Friday, May 30, 2008

The pot and the kettle are both black: Mee vs. Dow

The patenthawk blog has a post about Dow vs. Mee Industries. In that post, Dow does not look too good.

Contemplate however a ruling in March 2008 in Mee Industries vs. Dow Chemical, 2008 U.S. Dist. LEXIS 24405 (MD Fl (Orlando)):

In its motion, Dow objects to Mee's efforts to evade the page count limits. (Doc. 134). In light of the conclusions reached above, the Court will deny Dow's motion as moot. Beyond this, the Court notes that Mee's motions not only violate the rules with regard to page limitations, a review of their content demonstrates that they are entirely without merit and appear consistent with a "scorched earth" trial strategy.

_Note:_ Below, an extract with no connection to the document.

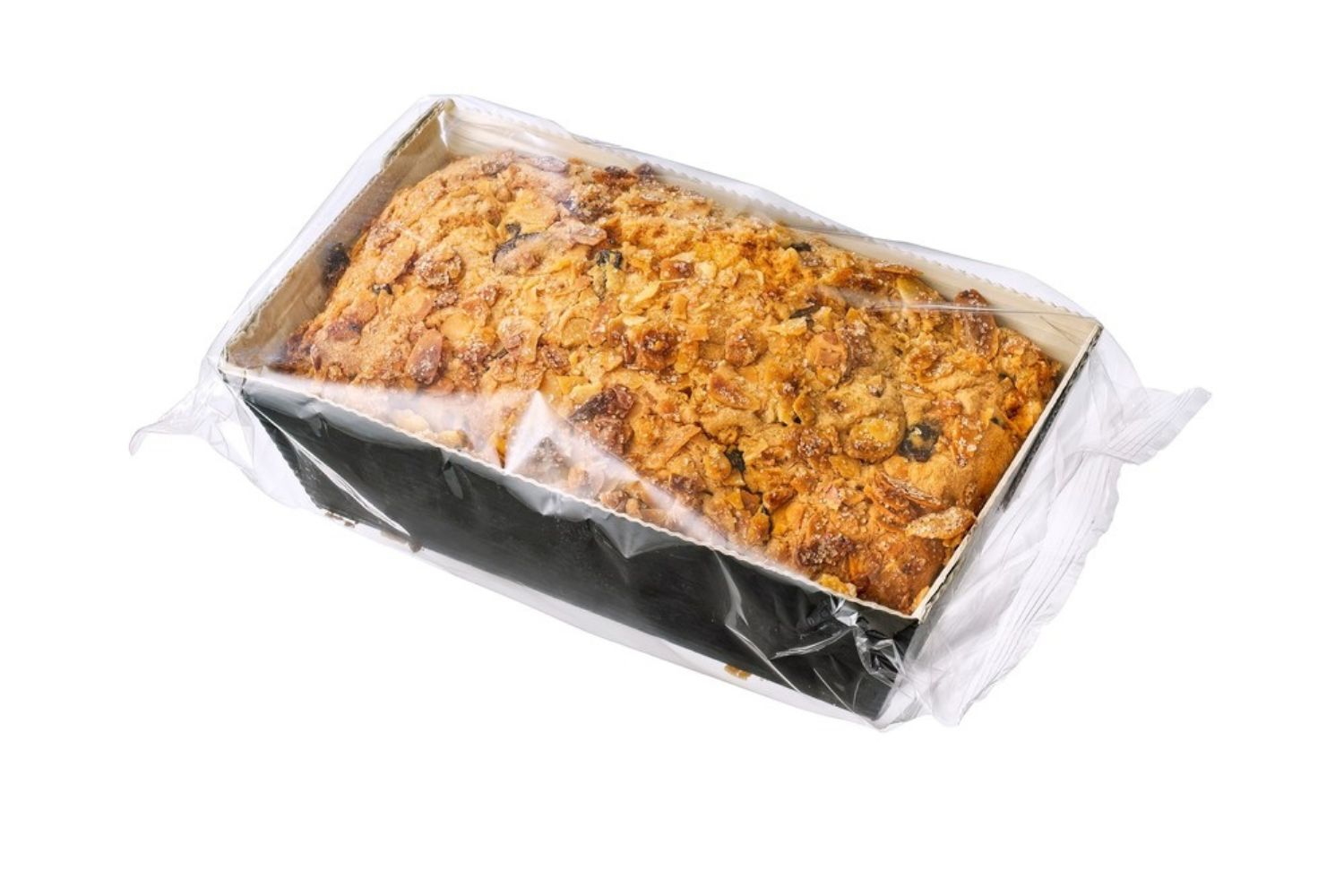 Schlauchbeutelverpacktes Brot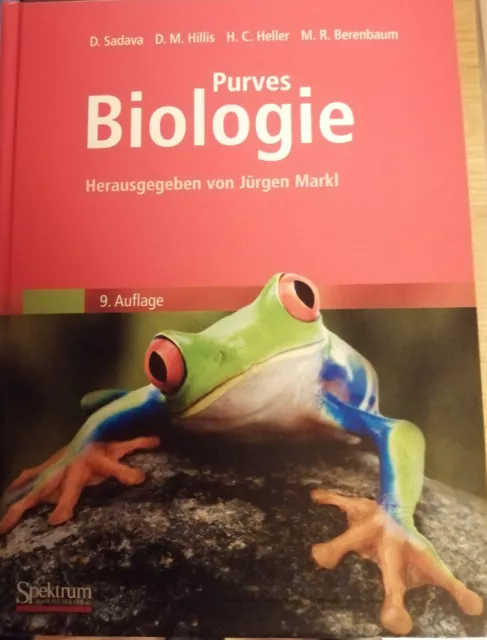 Purves, Biologie von Sadava, David, Orians, Gordon H. | Buch | Zustand neu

The motions serve no purpose other than to waste the time of this Court and cause the opposing party to expend unnecessary litigation costs. The Court will no longer tolerate such practices, and further occurrences will likely result in sanctions.

The decision by Judge Presnell is otherwise a lecture in in limine motion practice, beginning with:

The term "in limine" has been defined as "on the threshold; at the very beginning; preliminarily." Luce v. U.S., 469 U.S. 38, 40, 105 S.Ct. 460, 462, 83 L.Ed.2d 443 (1984) (citing Black's Law Dictionary [*2] 708 (5th ed. 1979)). A motion in limine seeks a protective order prohibiting the opposing party, counsel, and witnesses from offering offending evi-dence at trial, or even mentioning it at trial, without first having its admissibility determined outside the presence of the jury. 75 Am. Jur. 2d Trial ยง 39 (2008).

What a difference a few months make!

The CAFC looked at part of this matter in 2003: 341 F.3d 1370; 2003 U.S. App. LEXIS 18389; 68 U.S.P.Q.2D 1176.

Therein, the CAFC observed: The scope of what is taught by a prior art apparatus extends not only to the apparatus itself, but also to the obvious methods of use suggested by the structure of that apparatus. See In re Lonardo, 119 F.3d 960, 968 (Fed. Cir. 1997) (holding that "the claimed structure of the device suggests how it is to be used and that use thus would have been obvious"), cert. denied, 522 U.S. 1147, 140 L. Ed. 2d 175, 118 S. Ct. 1164 (1998). The Mee proposal placed a specific apparatus on sale, and thus constituted a piece of prior art against the claims of the patents-in-suit both as an apparatus and the obvious uses of that apparatus.